Am I Smart or Stupid?
There is one aspect of the child’s self concept, however, that is learned primarily from you. They will learn whether they are smart or stupid. If you make them feel stupid, they will get even. But, if you make them feel smart and comfortable in class, they will be so appreciative.
Making kids feel smart must happen with every lesson, and it must happen for all of the students, not just the “smarties.” What kinds of things can we do as we teach each lesson to make students feel self-confident and smart?
Succeeding with Instruction
Many of your one-on-one instructional interactions with students will be helping interactions. What form will these helping interactions take?
Without training, your eye will instinctively find the error, and you will end up talking about it. While talking about the error, you will give a failure message even though you try to be positive and up-beat. You will give it unwittingly and with the best of intentions – perhaps a candy coated “Yes… but” compliment wrapped with encouragement. But the net emotional experience for the student will be negative.
With each helping interaction you either heighten or reduce the student’s sense of vulnerability. Praise, Prompt, and Leave protects students. It changes the flavor of helping interactions from negative to positive. It does so not by candy coating feedback, but rather, by giving a simple prompt correctly.
Visual Instructional Plans also reduce the students’ sense of vulnerability. They provide a road map to success that any student can refer to at will. Visual Instructional Plans, therefore, provide an insurance policy against forgetting, becoming confused, and feeling overwhelmed.
However, the biggest protector of children in the area of instruction is Say, See, Do Teaching. There is no greater sense of vulnerability than walking into a class wondering whether or not you will survive the coming lesson. Say, See, Do Teaching packages learning in a way that allows students to chew and swallow each bite. It replaces cognitive overload with self-assurance.
Self-Concept
Much has been written about “self-concept” in recent decades, and we have given awards for everything imaginable in an attempt to manufacture it. But students are realists, and they are hard to fool. You cannot flim-flam them with pseudo-accomplishment.

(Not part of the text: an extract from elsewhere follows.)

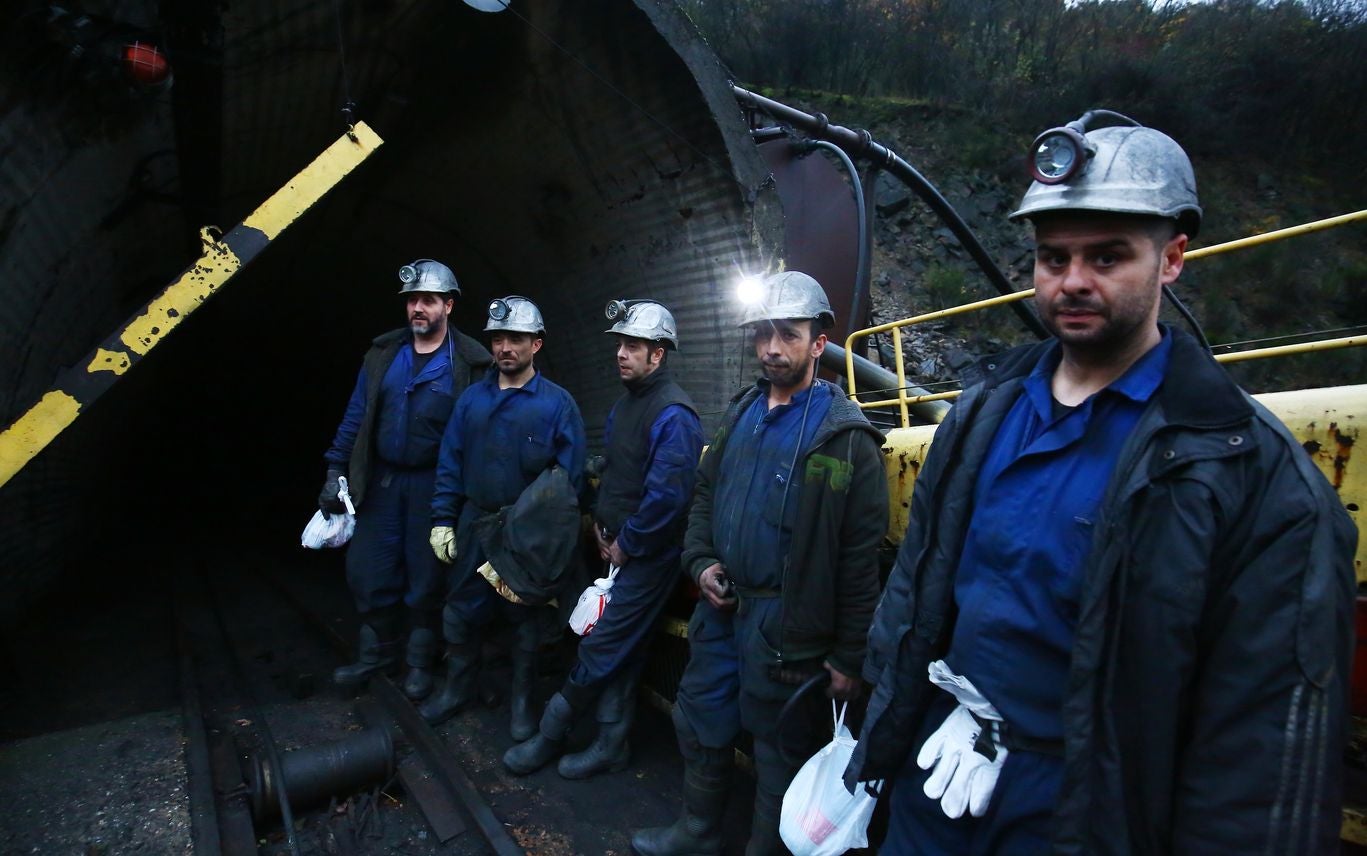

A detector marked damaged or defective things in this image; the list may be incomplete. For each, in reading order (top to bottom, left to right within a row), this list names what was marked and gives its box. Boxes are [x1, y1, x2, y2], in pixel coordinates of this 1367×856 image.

peeling yellow paint [243, 121, 385, 240]
peeling yellow paint [88, 347, 131, 371]
peeling yellow paint [0, 391, 80, 484]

Feeling smart – having a “positive self-concept as a learner” – can only be achieved in one way. It is based on real success resulting from real mastery. Students will experience success primarily as a result of your technical proficiency in teaching a lesson.
Motivation Sets the Tone
If you are skillful at building motivation, you live by the adage, “No joy, no work.” Whether it is in building motivation to work hard or in building motivation to follow classroom rules, your focus is on preferred activities. To build motivation you must have a sense of fun, and fun builds relationships.
Are You With Me or Against Me?
Within the area of discipline, nothing increases students’ sense of vulnerability more than being in trouble. In discipline management, Meaning Business allows the teacher to set limits in a non-adversarial fashion without creating embarrassment. In conjunction with working the crowd, it is all but invisible.
Why Are Some Teachers Cool?
Why do kids like some teachers so much more than others? They cannot tell you. They use vapid phrases like, “She’s really nice.” or “He’s cool."
But the kids know where they feel safe. They feel safe where they can relax with their peer group and feel smart without any concern about being embarrassed or looking bad.
For teachers who know how to make teenagers feel comfortable and safe, junior high students can become like puppy dogs. That teacher’s jokes will be funny. That teacher’s lessons will be interesting. Even their clothes will be cool.